Exercise directions
Produce an exact copy of the lines from the line that contains "Comparing point (729, 212)" to the end of the listing below.

Records for this task
━━━
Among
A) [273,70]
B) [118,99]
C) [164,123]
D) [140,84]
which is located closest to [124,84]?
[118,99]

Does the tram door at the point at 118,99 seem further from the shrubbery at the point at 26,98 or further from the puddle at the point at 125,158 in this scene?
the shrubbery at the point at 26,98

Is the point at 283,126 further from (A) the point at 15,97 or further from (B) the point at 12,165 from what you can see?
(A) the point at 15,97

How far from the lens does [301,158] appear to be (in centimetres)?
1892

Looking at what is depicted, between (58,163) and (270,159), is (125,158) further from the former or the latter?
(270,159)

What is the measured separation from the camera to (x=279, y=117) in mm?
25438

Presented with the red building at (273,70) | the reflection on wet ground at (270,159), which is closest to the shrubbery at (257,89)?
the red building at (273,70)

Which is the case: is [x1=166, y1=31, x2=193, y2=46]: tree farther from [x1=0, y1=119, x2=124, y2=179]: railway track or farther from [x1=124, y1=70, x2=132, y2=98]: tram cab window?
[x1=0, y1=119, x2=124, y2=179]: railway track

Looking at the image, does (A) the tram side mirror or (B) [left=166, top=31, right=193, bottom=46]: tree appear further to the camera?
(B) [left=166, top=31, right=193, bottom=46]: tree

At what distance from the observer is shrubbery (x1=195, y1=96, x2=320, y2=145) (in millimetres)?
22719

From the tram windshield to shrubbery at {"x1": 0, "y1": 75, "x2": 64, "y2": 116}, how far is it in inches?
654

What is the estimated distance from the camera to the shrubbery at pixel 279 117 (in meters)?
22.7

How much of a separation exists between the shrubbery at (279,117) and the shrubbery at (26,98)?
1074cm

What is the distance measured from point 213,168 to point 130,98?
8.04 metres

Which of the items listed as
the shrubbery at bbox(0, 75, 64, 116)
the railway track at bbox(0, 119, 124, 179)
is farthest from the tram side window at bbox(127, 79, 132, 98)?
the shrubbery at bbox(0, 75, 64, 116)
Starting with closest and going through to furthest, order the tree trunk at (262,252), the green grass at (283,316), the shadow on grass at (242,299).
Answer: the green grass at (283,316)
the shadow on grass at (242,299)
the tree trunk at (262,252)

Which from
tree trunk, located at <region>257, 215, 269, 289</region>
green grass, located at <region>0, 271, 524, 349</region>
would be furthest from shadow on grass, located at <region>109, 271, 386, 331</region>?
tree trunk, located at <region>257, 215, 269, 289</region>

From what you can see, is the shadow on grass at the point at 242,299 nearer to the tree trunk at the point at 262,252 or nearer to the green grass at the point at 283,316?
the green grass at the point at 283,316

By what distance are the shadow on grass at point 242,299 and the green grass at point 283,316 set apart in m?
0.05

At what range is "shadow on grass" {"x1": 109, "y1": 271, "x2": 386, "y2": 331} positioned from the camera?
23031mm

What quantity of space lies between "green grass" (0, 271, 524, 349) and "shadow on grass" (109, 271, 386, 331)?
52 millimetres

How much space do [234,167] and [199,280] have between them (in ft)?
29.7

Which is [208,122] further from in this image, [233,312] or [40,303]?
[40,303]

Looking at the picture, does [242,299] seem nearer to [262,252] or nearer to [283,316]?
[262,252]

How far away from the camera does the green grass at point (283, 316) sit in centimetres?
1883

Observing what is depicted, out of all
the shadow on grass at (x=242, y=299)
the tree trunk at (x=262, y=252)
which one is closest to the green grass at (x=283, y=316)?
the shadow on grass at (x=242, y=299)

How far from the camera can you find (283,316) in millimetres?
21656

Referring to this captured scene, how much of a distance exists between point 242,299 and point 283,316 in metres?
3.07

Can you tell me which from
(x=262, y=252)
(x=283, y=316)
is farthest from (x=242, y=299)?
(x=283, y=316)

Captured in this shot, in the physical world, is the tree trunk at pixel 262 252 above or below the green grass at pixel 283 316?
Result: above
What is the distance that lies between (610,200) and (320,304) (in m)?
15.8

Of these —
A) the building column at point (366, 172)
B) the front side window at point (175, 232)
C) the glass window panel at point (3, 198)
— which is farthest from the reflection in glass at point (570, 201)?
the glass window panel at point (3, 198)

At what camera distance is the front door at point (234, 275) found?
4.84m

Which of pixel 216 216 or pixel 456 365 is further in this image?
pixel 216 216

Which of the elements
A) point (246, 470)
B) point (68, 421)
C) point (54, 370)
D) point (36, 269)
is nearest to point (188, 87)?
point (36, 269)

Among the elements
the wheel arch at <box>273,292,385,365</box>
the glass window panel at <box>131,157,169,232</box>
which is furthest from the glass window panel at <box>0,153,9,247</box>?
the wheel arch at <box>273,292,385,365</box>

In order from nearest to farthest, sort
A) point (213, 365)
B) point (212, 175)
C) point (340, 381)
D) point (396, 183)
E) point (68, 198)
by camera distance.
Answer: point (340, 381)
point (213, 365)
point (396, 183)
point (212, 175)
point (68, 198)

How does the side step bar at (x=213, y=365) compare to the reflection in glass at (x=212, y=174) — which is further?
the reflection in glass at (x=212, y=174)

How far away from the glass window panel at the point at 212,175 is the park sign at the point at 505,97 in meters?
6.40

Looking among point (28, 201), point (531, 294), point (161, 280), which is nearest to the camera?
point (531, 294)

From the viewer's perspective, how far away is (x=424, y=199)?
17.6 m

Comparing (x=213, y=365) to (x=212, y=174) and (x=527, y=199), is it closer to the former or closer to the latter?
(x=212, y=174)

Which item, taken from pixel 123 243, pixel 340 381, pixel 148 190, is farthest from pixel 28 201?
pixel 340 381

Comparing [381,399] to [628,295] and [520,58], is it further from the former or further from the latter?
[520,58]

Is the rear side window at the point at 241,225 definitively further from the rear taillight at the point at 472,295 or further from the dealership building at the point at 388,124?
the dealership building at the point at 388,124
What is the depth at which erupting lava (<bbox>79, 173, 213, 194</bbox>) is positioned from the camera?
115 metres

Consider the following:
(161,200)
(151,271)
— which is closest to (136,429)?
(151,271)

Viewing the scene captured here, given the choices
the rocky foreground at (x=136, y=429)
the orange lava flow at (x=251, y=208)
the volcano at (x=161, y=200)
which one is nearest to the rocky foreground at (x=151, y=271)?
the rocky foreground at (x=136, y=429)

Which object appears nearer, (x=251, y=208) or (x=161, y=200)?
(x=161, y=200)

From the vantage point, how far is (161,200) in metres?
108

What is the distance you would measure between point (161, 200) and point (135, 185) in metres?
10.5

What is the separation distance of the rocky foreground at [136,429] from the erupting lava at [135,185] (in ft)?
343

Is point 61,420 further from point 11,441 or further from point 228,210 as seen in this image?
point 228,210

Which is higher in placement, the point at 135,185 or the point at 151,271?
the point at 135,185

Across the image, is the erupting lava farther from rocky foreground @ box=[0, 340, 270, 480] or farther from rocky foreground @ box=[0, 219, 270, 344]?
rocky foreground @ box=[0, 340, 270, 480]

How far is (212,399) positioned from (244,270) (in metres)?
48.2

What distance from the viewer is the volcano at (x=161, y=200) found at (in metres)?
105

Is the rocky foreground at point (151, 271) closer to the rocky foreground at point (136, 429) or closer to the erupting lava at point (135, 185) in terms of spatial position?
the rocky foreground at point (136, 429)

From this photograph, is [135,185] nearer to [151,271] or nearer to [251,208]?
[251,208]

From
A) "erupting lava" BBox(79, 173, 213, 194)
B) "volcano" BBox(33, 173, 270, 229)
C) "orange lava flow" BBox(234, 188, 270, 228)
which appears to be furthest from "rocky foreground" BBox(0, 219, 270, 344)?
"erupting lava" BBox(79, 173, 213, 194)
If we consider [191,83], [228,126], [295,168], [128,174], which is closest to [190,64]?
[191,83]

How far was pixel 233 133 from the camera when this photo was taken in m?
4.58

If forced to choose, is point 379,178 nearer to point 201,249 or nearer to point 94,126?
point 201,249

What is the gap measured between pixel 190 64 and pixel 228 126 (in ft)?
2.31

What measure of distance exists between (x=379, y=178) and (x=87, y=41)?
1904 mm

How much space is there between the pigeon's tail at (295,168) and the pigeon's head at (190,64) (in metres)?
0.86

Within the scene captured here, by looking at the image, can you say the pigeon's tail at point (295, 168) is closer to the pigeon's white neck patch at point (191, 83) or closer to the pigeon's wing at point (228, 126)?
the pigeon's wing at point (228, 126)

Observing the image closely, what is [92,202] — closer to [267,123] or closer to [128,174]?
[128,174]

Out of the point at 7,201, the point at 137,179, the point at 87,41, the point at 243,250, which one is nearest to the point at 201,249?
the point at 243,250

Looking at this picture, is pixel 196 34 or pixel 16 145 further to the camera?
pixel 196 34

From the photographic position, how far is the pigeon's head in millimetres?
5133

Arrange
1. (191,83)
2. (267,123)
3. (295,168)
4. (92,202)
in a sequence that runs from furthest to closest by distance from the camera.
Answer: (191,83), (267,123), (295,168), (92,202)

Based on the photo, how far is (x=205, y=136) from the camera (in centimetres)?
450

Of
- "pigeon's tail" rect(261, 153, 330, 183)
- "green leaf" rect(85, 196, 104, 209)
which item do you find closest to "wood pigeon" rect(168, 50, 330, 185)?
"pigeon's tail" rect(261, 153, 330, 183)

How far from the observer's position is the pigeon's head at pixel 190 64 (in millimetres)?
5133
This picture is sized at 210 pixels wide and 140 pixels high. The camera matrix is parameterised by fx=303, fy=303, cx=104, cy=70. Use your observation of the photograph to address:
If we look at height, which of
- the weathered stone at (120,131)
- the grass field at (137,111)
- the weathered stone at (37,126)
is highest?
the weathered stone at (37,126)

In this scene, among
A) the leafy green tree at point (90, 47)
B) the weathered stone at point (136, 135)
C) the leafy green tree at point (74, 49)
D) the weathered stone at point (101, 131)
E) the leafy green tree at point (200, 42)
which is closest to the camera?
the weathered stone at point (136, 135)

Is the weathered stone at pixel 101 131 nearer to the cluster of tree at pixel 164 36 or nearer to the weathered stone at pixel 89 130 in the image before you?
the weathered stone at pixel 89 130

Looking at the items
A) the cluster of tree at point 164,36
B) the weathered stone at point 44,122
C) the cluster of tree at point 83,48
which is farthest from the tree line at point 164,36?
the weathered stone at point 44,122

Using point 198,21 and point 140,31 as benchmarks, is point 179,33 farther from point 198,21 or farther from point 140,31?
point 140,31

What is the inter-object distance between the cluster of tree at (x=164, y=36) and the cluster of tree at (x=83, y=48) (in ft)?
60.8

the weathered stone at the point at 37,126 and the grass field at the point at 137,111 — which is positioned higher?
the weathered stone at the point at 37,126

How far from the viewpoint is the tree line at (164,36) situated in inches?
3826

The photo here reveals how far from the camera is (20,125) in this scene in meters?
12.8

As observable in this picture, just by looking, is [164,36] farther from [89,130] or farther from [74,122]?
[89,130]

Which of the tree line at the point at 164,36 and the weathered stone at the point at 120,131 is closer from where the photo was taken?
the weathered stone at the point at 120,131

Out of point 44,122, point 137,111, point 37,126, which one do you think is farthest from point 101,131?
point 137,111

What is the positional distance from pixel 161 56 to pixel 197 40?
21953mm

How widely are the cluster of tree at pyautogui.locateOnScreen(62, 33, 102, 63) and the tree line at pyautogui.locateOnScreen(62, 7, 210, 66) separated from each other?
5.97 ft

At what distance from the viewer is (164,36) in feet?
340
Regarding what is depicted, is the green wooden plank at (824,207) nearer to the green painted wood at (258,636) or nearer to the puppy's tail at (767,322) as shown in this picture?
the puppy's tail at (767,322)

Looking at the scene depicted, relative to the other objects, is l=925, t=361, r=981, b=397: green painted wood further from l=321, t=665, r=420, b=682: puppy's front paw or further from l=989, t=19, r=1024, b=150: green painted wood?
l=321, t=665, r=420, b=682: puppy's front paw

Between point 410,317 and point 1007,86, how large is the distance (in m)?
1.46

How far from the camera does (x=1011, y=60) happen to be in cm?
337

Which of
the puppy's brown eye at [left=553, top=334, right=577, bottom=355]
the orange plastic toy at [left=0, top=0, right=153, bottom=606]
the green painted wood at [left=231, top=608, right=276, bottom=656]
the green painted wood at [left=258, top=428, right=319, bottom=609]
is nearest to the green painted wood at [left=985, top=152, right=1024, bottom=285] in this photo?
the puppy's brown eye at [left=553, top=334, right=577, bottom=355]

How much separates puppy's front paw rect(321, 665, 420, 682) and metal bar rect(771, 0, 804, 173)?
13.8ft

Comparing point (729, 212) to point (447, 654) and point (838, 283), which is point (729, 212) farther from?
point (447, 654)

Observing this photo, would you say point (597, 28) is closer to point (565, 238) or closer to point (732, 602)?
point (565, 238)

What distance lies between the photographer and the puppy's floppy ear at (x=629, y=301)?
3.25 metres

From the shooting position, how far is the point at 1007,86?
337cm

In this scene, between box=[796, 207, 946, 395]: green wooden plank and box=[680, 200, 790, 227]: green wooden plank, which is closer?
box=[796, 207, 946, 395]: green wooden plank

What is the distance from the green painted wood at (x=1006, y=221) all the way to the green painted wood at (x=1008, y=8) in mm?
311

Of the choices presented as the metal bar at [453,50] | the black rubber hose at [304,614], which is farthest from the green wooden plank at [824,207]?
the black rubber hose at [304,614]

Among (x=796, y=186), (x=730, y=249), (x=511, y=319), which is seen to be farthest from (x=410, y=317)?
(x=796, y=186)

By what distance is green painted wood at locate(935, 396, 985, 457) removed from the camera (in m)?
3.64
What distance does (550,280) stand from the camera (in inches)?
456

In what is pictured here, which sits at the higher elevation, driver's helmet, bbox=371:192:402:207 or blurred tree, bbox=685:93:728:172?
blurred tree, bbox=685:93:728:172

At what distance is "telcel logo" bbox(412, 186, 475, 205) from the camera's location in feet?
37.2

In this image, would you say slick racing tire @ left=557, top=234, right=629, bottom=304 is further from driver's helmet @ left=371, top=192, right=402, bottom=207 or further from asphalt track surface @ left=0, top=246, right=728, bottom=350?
━━━
Task response
Comparing point (729, 212) to point (447, 654) and point (838, 283), which is point (729, 212) farther from?
point (447, 654)

Observing this photo, would you say point (597, 28) is closer to point (565, 238) or closer to point (732, 602)?
point (565, 238)

What distance lies between the photographer and the puppy's floppy ear at (x=629, y=301)?
3.25 metres

From the shooting position, how far is the point at 1007,86?
337cm

In this scene, between box=[796, 207, 946, 395]: green wooden plank and box=[680, 200, 790, 227]: green wooden plank, which is closer?
box=[796, 207, 946, 395]: green wooden plank

What is the distance from the green painted wood at (x=1006, y=221) all the way to the green painted wood at (x=1008, y=8) in mm?
311

Of the choices presented as the metal bar at [453,50] | the black rubber hose at [304,614], which is farthest from the green wooden plank at [824,207]?
the black rubber hose at [304,614]

Among (x=796, y=186), (x=730, y=249), (x=511, y=319), which is seen to be farthest from (x=410, y=317)?
(x=796, y=186)

By what distance is green painted wood at locate(935, 396, 985, 457) removed from the camera (in m)?
3.64
What distance does (550,280) stand from the camera (in inches)?
456

In what is pictured here, which sits at the higher elevation, driver's helmet, bbox=371:192:402:207 or blurred tree, bbox=685:93:728:172?
blurred tree, bbox=685:93:728:172

At what distance is "telcel logo" bbox(412, 186, 475, 205) from the camera's location in feet?
37.2

In this image, would you say slick racing tire @ left=557, top=234, right=629, bottom=304 is further from driver's helmet @ left=371, top=192, right=402, bottom=207 or further from asphalt track surface @ left=0, top=246, right=728, bottom=350?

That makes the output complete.